* **TEXT BLOCK**
********************

Mastering your laptop means mastering its inputs, and having a good touchpad (also known as a trackpad) can truly make or break your experience.
Touchpads haven’t always had a great reputation for being enjoyable to use, especially on Windows PCs, but that’s changing.
Haptic touchpads are more reliable, engaging, and capable than the traditional mechanical touchpads with which you’re likely familiar, and they’re starting to become more common. What are haptic touchpads, though, and why should you care?
Here’s everything you need to know about haptic touchpads.
What are haptic touchpads?
At a glance, haptic touchpads are indistinguishable from the touchpads you’ve likely been using for years. Touchpads are the rectangular glass, acrylic, or plastic surfaces embedded below your laptop’s keyboard, and allow you to manipulate your mouse cursor with your fingers.
Traditional touchpads can track your touch input, but rely on analog mechanical switches for your mouse buttons. Haptic touchpads actually lack buttons entirely, but are able to simulate that experience with vibration motors, which you’ve already experienced in your smartphone, game controllers, and many other products.
This approach means there are no moving parts liable to fail over time, but haptic touchpads boast other benefits. They can be thinner than traditional touchpads, can enable smarter and more advanced input features, and are generally more consistent and pleasant to use.
The trade-off is that haptic touchpads are quite a bit more expensive, but they can provide a lot of value in premium laptops, and are starting to appear a lot more frequently in Windows devices.
How do haptic touchpads work?
To understand how haptic touchpads operate, you should first understand how traditional touchpads work.
The vast majority of touchpads that you’ve used were likely built on the same foundation that has been used for many years now. Basically, most touchpads combine a capacitive touch layer with mechanical buttons under a layer of plastic (the cheapest option), glass (the most premium option), or acrylic (the in-between option normally found on devices focused on durability).
Capacitive touch is the same technology used in touchscreens on smartphones, tablets, and much more.
Basically, a grid of electrodes in the touchpad reacts with the electricity naturally present in your body, creating a tiny AC current. That current disrupts the touchpad’s electrostatic field, and it can precisely track that disruption to know exactly where and how you’re interacting with the touchpad.
Of course, there’s a lot more going on behind the scenes. Old touchpads were famously terrible because of inconsistent and unreliable tracking, but modern touchpads use Microsoft Precision drivers to accurately track your inputs, enabling precise taps, swipes, and even multi-finger gestures.

********************

Collected data:

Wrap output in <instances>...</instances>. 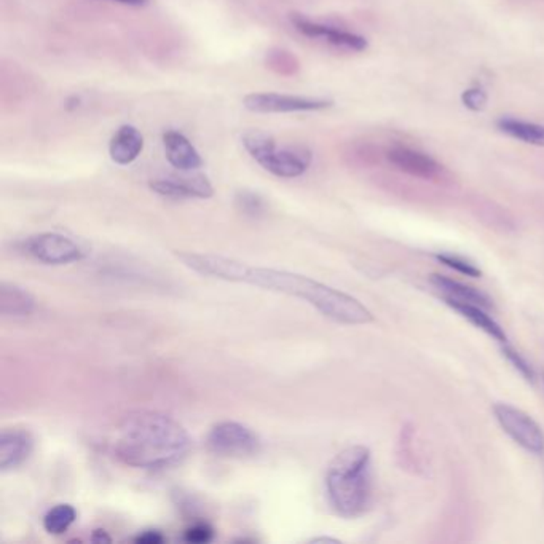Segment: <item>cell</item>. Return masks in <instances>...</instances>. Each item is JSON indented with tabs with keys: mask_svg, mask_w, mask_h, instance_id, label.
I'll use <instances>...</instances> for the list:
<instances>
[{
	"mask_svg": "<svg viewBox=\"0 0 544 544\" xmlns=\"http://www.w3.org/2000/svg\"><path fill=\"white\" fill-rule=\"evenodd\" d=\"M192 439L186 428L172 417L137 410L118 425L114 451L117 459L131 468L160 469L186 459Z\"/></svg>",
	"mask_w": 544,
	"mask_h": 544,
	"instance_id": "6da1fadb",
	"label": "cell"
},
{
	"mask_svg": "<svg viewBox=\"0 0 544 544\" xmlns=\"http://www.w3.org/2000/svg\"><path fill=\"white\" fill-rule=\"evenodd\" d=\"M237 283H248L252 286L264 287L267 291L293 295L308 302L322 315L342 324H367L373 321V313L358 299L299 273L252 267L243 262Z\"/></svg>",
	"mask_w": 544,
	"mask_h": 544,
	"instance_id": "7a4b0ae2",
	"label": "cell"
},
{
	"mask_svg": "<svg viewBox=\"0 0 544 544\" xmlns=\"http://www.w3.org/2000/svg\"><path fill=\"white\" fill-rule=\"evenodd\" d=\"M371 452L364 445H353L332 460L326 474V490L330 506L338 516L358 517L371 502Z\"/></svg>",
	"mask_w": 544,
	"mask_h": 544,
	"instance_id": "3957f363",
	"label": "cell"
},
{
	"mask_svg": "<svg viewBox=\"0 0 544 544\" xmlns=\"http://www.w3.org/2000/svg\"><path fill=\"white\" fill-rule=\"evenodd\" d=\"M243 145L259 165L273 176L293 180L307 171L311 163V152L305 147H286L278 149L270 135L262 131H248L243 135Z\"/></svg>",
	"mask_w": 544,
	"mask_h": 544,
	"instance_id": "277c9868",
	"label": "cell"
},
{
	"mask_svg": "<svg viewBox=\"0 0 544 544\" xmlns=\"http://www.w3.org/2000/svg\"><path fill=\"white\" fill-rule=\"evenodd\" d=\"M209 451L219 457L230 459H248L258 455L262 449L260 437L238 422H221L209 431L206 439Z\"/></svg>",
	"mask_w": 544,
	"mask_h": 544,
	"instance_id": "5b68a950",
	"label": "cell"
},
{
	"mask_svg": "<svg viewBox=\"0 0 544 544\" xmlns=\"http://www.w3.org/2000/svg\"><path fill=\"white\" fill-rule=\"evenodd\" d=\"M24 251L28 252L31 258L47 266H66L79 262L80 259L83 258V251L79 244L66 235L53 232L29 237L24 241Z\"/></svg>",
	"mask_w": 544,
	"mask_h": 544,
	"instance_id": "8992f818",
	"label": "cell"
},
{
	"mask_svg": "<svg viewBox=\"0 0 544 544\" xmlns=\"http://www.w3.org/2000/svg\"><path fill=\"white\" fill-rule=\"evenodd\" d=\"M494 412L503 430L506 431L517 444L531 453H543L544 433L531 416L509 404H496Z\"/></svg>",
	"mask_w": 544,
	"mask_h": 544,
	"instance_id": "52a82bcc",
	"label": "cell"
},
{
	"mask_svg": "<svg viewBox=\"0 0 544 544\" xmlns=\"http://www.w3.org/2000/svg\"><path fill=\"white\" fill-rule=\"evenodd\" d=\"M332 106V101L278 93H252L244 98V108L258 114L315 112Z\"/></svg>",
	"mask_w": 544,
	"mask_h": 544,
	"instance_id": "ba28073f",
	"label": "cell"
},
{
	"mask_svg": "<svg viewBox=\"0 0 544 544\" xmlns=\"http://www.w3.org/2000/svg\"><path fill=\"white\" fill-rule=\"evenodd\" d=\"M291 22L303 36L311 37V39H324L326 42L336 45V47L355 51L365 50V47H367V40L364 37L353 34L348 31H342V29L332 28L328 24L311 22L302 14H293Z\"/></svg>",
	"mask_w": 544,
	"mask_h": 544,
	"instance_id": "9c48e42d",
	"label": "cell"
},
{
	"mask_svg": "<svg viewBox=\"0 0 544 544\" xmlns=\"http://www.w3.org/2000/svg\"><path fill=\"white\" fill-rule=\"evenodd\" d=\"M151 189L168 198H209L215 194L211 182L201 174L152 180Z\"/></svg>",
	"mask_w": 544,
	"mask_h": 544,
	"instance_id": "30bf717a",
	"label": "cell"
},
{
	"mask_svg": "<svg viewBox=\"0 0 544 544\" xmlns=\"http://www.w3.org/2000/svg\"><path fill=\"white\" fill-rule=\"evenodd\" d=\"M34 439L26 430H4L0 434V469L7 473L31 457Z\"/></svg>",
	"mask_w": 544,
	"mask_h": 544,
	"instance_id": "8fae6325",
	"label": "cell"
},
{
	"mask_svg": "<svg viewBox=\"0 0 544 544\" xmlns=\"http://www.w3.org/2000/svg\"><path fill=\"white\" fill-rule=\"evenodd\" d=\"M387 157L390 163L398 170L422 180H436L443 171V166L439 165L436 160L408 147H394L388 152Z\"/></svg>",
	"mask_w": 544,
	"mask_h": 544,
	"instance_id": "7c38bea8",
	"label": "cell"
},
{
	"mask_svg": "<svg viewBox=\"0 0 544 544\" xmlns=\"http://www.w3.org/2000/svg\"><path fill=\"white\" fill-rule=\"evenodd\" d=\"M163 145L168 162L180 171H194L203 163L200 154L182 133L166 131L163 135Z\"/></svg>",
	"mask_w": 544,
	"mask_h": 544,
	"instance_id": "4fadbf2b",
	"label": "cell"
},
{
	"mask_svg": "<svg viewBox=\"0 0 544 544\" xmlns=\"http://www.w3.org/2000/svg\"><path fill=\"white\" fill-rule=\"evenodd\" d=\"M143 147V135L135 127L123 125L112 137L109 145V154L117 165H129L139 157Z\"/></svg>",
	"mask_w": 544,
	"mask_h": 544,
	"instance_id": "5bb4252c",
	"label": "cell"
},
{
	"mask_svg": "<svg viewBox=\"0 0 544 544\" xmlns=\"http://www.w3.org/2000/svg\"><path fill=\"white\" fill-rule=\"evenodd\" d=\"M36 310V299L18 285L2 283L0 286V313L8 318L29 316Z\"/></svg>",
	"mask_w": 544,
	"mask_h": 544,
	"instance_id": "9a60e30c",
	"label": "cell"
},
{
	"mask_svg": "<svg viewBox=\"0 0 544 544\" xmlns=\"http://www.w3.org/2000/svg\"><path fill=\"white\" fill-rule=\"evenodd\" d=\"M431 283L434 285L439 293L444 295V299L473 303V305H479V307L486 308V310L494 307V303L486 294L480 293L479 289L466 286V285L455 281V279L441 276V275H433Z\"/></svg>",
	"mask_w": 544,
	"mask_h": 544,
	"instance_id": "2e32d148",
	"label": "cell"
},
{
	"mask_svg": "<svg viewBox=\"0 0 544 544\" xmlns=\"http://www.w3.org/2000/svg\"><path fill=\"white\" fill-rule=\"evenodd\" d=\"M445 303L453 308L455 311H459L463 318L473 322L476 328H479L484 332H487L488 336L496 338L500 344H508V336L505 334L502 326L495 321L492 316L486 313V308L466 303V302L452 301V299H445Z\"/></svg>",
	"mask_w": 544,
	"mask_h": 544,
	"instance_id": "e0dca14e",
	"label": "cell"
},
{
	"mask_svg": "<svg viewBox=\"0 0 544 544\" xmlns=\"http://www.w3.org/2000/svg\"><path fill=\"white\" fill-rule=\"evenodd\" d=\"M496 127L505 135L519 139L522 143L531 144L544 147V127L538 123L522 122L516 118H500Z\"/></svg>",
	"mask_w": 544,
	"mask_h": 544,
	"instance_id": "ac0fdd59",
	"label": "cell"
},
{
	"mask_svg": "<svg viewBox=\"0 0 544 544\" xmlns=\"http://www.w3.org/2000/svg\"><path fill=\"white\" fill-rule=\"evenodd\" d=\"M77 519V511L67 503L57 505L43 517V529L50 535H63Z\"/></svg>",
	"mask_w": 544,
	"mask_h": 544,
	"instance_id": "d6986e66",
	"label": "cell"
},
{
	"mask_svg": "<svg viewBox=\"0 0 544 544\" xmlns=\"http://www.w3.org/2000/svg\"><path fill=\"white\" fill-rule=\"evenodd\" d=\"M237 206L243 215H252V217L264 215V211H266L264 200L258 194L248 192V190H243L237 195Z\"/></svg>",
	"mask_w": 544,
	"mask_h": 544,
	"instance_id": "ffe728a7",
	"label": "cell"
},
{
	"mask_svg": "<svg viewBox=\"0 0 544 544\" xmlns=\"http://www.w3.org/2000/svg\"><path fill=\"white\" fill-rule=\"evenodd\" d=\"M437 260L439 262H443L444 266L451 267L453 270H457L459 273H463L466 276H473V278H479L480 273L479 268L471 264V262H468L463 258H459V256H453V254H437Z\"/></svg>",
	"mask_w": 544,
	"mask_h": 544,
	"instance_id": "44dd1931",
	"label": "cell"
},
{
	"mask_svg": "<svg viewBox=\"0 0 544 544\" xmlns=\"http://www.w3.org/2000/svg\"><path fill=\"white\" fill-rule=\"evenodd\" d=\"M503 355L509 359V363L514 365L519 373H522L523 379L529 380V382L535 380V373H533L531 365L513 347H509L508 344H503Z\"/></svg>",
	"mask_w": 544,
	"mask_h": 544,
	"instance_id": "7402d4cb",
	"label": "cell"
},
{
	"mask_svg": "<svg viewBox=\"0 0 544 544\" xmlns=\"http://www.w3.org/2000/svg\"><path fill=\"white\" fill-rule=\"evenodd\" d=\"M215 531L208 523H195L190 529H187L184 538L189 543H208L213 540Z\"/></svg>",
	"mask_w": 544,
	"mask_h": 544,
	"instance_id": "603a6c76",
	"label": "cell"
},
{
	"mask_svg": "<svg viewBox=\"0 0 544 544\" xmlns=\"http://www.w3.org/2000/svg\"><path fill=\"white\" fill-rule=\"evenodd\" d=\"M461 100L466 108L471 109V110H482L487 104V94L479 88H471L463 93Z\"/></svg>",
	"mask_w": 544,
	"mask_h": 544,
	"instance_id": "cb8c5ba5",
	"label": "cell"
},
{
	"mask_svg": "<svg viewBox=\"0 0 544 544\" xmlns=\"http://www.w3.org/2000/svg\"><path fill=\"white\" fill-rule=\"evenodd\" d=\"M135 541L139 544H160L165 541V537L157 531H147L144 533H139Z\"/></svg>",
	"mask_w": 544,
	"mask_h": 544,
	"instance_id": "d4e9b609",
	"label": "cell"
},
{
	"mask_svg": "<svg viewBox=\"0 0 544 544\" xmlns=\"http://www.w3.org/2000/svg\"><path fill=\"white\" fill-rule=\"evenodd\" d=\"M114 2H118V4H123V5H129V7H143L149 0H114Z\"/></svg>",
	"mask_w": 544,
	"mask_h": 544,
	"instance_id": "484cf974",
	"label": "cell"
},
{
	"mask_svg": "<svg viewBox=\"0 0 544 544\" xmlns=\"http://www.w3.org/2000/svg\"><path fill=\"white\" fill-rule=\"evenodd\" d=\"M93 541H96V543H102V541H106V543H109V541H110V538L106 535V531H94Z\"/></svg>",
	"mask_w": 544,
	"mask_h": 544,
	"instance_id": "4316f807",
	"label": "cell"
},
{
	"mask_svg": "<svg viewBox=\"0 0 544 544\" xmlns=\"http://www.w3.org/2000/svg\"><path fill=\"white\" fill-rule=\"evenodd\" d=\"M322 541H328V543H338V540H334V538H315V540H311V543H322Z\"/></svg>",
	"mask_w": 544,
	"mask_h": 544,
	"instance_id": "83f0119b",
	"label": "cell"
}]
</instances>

********************

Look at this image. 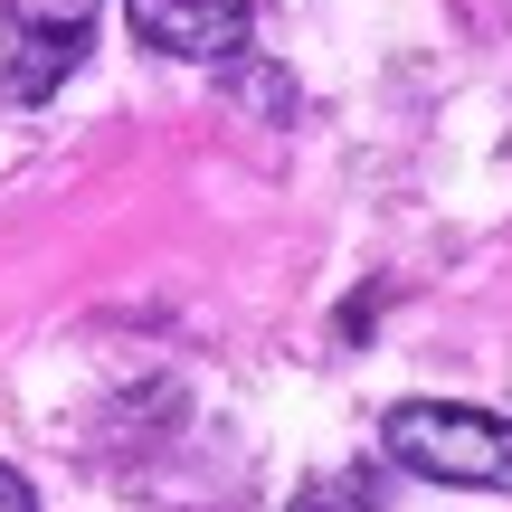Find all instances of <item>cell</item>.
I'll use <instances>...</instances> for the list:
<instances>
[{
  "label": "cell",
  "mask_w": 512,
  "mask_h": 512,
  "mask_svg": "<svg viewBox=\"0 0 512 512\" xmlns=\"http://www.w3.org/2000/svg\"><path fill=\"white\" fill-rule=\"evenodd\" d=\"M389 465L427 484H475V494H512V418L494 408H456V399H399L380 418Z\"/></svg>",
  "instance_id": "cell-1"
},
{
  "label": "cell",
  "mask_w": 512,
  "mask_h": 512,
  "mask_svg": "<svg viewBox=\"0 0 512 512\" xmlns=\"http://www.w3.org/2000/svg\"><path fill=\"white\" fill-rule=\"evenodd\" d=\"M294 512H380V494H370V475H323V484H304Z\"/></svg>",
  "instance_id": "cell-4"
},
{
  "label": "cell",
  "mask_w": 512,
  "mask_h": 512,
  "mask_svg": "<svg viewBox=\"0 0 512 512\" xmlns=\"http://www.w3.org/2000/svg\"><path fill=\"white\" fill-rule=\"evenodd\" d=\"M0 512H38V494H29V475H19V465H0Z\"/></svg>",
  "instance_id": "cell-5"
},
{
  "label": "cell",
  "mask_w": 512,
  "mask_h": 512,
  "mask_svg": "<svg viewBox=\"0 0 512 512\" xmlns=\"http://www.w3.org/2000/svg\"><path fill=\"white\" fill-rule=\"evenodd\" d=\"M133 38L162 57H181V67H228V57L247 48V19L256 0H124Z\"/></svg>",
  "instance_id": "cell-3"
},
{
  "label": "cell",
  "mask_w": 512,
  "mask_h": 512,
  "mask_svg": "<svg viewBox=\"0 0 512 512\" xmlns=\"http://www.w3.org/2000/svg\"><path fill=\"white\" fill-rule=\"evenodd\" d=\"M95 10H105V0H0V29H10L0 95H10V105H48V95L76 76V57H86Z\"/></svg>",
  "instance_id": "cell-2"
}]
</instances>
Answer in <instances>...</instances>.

********************

* **WRITTEN PROBLEM 1**
Repeat word for word everything in the haptic touchpad article from "Mastering your laptop" down to "are haptic touchpads?".
* **WRITTEN PROBLEM 2**
Answer these questions using the haptic touchpad article above:
(a) What do haptic touchpads use to simulate the feel of buttons?
(b) Which touchpad surface material is called the most premium option?
(c) What drivers do modern touchpads use to track inputs accurately?

* **ANSWER 1**
Mastering your laptop means mastering its inputs, and having a good touchpad (also known as a trackpad) can truly make or break your experience.
Touchpads haven’t always had a great reputation for being enjoyable to use, especially on Windows PCs, but that’s changing.
Haptic touchpads are more reliable, engaging, and capable than the traditional mechanical touchpads with which you’re likely familiar, and they’re starting to become more common. What are haptic touchpads, though, and why should you care?
Here’s everything you need to know about haptic touchpads.
What are haptic touchpads?

* **ANSWER 2**
(a) Vibration motors
(b) Glass
(c) Microsoft Precision drivers